Washington state students just finished their WASL testing week, and now students, parents, teachers, and school administrators will await the results. Don't expect dramatic changes.
In Washington state, the WASL is a great experiment - a different sort of test that designed to assess applied and critical thinking, and problem solving - all good things, the problem is, the state is scrambling, because this test doesn't seem to be testing the way most students have learned.
The situation is dire: only 32% Washington state students passed the Math section of the WASL (needed for a high school diploma in 2010), and for African-American students, the pass rate has only been 16%.
So what is going on here? And what are these test questions that two-thirds of high school students are failing?
OSPI released one-third of WASL test questions, to give students, teachers, and parents a look at what the WASL is (some cynics thinking a ninth-inning effort to improve scores), but the types of questions are somewhat surprising. Here's one:
The question is: How many spheres will balance one cube?
Apparently only 41% of 10th graders got this one right. It's a little funny isn't it? Not exactly technically hard in the sense of trying to remember formula you crammed in your head in high school, but not a 'cinch' either. We provided our solution in the next post. The funny thing was, we gave the question to our dyscalculic 10 year old (math facts memory problems), and he solved it pretty easily. It doesn't require math facts or multiple calculation steps. It just requires reasoning and problem solving. Hmmm. Maybe that's why all the excitement over this new test.
There are 'good' things in this WASL (there are bad things too - especially for LD students - but we'll tackle that another day), among them: the requirement to reframe data, to translate between words, numbers, and pictoral representations, to critique data or methods, to select essential features, to prioritize strategies for solving problems, thinking logically, and convert real world examples into mathematical equations.
The task before Washington state schools is not an easy one. Problem-solving is an excellent focus for education, it just seems like students and teachers have to make up a lot of ground. And the deadlines for graduation are coming up fast.
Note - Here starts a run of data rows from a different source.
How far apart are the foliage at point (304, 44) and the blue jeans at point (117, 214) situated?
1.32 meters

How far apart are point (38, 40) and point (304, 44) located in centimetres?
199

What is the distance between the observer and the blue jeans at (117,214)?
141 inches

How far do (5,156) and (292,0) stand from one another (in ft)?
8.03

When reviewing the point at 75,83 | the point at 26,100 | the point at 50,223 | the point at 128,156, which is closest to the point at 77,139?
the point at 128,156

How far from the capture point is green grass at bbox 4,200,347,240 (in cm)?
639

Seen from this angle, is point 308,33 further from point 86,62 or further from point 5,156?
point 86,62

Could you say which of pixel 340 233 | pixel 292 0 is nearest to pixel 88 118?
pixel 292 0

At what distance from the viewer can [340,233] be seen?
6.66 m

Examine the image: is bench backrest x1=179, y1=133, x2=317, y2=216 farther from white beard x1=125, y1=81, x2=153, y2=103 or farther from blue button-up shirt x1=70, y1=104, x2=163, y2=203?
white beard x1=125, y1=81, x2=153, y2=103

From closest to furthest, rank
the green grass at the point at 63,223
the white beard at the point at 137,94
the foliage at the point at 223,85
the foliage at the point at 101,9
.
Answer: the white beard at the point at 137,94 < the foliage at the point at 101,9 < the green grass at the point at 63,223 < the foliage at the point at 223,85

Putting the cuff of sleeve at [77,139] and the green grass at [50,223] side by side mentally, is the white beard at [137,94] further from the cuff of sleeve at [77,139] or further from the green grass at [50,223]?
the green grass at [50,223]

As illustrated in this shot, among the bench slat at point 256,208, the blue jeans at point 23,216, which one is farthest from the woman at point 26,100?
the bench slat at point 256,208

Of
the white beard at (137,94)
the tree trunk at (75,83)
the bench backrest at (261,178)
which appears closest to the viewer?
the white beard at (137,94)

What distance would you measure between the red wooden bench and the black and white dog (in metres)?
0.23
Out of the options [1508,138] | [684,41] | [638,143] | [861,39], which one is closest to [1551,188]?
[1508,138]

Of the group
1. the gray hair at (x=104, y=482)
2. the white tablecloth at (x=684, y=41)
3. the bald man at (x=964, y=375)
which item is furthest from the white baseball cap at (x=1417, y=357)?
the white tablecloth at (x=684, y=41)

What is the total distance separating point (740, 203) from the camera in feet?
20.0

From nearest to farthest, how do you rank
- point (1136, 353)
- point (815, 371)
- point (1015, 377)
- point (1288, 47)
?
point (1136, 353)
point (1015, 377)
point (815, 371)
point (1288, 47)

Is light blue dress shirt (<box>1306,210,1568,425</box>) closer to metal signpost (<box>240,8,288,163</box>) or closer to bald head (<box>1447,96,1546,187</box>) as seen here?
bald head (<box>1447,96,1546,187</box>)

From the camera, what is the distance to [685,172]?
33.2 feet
Because this post is getting long, we'll try and tackle some of the nuts and bolts and roadblocks to the solving of problems in the near future. We think problem solving instruction should consider individual learning strengths and preferences, and students (and teachers) should be given the opportunity to learn how they prefer or don't prefer to solve problems. In our practice, we have seen that many people with very strong learning styles have special difficulty learning to solve problems different ways. Problem solving is not like rote memorization. If the WASL is really to be the test to beat, then a very different style of instruction needs to come to the classroom.